The Wild Way Home by Sophie Kirtley


Published by Bloomsbury, 2020.

The Wild Way Home is a fantastic Stone Age time-slip adventure. The opening scene is one of the best I’ve read in a long time. It begins in the middle of action and very cleverly leads the reader into thinking they’re witnessing something very different to what is actually taking place. This passage could be used to great effect in class.

The Wild Way Home is the story of 12-year-old Charlie Merriam who finds himself whisked back in time to the Stone Age. The setting remains the same, Mandel Forest – the wood near where he lives – only now the trees are thicker and the wildlife is very different. Charlie hasn’t been there long when he stumbles upon Harby, a Stone Age boy. He’s injured and Charlie helps him by bandaging his wound. After some uncertainty and mistrust, the two boys become friends.

I liked how there are parallels between the two boys, even though they are from times thousands of years apart. Both boys have baby siblings in need of protection; Charlie’s new baby brother has been born with a heart problem and Harby’s sister is missing. And both Charlie and Harby are running from something that frightens them.

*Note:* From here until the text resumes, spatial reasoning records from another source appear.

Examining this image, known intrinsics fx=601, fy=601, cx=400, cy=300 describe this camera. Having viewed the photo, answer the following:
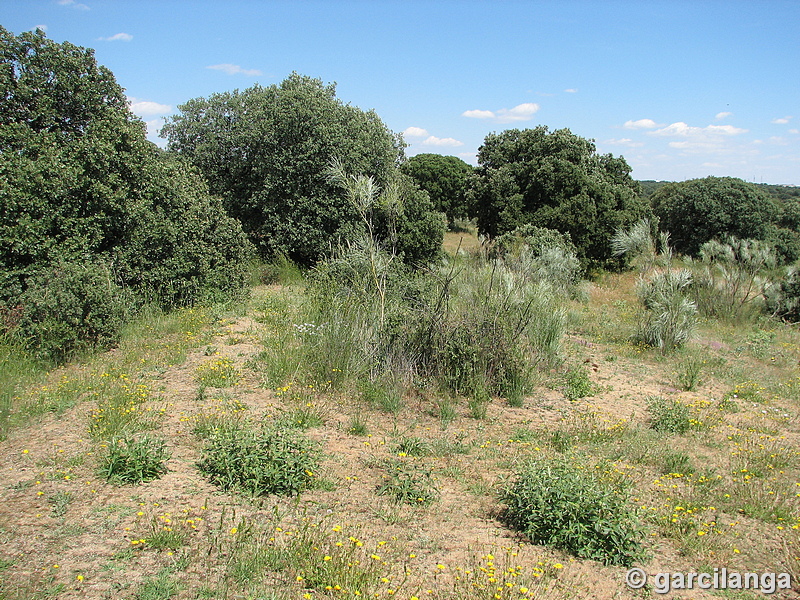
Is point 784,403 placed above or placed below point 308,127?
below

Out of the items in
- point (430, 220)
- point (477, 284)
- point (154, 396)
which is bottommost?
point (154, 396)

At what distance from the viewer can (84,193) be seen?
345 inches

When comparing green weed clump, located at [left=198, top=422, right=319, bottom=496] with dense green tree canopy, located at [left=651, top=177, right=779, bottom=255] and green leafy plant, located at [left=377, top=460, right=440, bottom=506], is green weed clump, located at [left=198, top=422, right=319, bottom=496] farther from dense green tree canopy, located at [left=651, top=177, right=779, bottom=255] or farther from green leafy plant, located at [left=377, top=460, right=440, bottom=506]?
dense green tree canopy, located at [left=651, top=177, right=779, bottom=255]

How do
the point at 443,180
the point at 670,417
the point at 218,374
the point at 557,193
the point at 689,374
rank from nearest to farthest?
the point at 670,417 < the point at 218,374 < the point at 689,374 < the point at 557,193 < the point at 443,180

What particularly struck me about Sophie Kirtley’s writing were her wonderful descriptions, especially of the natural world:

“A cloud of ragged crows rise like witches’ handkerchiefs from a tall tree.”

She is able to convey the beauty and the force of the wild. I liked how she portrayed a landscape that was familiar to Charlie, but also very different to what he knew.

With her descriptions of cave paintings, primitive tools and early language, Sophie has captured the Stone Age era very well.

The Wild Way Home is an exciting story, full of peril. There are lynx, wolves and eagles not to mention a shadowy figure lurking just out of sight. Charlie faces danger at every turn and must quickly learn how to survive in this new world. It’s a story of brotherly love and friendship and discovering how to cope with “things [that] are just too big… too big to know what to do with.”

Rating: 💙💙💙💙💙

Suitable for children aged 8+

Thank you to Bloomsbury for providing me with an electronic version of this book via NetGalley.